Les autocrates de l’import-export ou nantis du genre accèdent facilement aux passes droits, possèdent la carte des licences et les sésames hors-sol, ces pied-à-terre achetés à prix d’or à Genève, Lausanne, Luxembourg, Londres, Madrid, Barcelone, Milan et Paris.
D’une extrême arrogance et suffisance, ces castes de la magouille agissante ne pensent
qu’en termes de grosses commissions ou rétro-commissions, de pots-de-vin, de contrats
véreux, de zones de libres échanges et de pré-carrés, n’aiment que le clinquant doré, les
meubles rococos, les 4X4 rutilants, les vitrines des beaux quartiers de « Paname » mais n’iront pas apprécier au Grand Palais les toiles de Paul Gauguin, ne comprennent rien à l’art moderne ou contemporain et n’ont jamais lu un livre d’Assia Djebar. Leur inculture est inversement proportionnelle aux dérapages corrupteurs enrayant les paliers de l’ascenseur social auquel ne croient plus de pré-adultes assistés par les dispositifs d’aide à la création d’entreprise et des étudiants délaissant tout autant les scrutins électoraux.
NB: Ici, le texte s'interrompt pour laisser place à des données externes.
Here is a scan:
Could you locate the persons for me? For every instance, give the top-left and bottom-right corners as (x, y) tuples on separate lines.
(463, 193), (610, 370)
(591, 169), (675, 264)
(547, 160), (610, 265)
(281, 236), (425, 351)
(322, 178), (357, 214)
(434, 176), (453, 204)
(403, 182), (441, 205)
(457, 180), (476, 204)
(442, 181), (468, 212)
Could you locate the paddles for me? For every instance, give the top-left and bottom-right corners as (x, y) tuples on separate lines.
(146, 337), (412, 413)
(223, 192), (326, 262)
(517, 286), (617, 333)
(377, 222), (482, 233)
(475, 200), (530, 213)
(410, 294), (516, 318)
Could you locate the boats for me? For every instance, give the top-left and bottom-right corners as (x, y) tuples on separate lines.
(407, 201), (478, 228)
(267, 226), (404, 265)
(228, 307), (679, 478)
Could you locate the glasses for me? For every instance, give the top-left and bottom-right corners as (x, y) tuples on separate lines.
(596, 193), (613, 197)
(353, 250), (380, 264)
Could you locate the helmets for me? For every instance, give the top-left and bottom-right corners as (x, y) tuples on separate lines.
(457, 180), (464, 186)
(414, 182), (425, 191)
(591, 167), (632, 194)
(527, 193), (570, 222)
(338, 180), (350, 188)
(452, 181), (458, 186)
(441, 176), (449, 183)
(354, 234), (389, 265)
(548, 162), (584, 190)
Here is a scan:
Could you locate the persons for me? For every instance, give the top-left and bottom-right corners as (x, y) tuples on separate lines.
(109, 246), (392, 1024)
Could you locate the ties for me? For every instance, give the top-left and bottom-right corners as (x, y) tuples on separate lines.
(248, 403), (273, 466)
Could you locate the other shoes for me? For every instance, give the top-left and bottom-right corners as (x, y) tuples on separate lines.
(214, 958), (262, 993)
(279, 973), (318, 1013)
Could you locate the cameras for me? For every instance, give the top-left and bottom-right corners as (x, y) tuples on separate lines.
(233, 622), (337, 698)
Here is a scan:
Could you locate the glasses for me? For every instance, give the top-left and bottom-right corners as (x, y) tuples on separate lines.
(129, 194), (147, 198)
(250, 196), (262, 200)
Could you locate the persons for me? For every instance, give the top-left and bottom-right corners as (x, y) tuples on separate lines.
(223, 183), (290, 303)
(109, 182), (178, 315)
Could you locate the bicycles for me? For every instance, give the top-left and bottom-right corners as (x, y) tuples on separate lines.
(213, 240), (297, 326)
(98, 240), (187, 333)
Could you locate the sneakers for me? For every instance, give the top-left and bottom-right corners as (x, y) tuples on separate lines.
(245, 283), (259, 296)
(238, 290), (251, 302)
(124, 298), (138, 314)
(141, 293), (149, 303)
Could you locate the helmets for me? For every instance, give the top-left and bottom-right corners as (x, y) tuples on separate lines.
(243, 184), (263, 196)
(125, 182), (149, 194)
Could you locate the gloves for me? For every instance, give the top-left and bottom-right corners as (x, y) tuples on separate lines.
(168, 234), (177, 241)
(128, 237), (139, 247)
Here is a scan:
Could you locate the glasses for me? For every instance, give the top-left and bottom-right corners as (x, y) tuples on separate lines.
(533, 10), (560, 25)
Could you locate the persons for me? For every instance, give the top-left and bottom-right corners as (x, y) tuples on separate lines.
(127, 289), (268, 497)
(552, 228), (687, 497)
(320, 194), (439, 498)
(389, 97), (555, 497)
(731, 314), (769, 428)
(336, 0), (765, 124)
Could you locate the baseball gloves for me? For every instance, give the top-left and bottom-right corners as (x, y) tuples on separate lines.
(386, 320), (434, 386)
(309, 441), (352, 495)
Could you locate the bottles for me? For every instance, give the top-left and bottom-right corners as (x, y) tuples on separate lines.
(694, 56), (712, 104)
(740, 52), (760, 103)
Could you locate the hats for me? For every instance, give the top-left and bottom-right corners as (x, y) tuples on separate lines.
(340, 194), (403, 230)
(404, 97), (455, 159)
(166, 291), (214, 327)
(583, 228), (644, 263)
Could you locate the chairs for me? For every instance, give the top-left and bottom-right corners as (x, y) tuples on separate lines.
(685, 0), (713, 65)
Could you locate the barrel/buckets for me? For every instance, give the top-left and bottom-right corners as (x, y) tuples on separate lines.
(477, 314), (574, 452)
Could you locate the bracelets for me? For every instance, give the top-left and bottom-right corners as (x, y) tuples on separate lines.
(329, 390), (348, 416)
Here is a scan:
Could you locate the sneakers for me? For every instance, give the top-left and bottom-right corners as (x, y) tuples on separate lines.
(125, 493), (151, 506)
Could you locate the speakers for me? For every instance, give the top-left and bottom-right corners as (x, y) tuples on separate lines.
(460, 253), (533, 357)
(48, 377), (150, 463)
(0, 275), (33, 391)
L’indispensable remplacement d’un Bouteflika affaibli et déconnecté des entendements ordinaires ne résultera pas de manifestations de rue (le plus souvent enclenchées pour réclamer une augmentation de salaire, de meilleures conditions de travail, un logement, un raccordement à l’eau potable, au gaz ou à l’électricité), ni même d’ailleurs des visées interlopes du vice-ministre de la Défense Gaïd Salah ou bien d’une supposée dérive dynastique voulue par la doublure Saïd.

L’appareil militaro-industriel-capitaliste harmonisera sans doute un énième jeu de
chaises musicales au profit du chef d’orchestre en mesure d’interpréter les partitions de
l’équilibre des masses et factions dominantes, verrouillera à cet effet les voix discordantes,
inondera les espaces cathodiques de clichés comparant les acteurs sensibles à l’État de droit à de dangereux antipatriotes. Ces derniers ne prescrivent pourtant, en guise d’ordonnance curative, qu’une période transitoire susceptible de conduire en direction du consensus acceptable, voire de la démocratie participative, en tout cas : vers la fin de l’ « État desgradés ».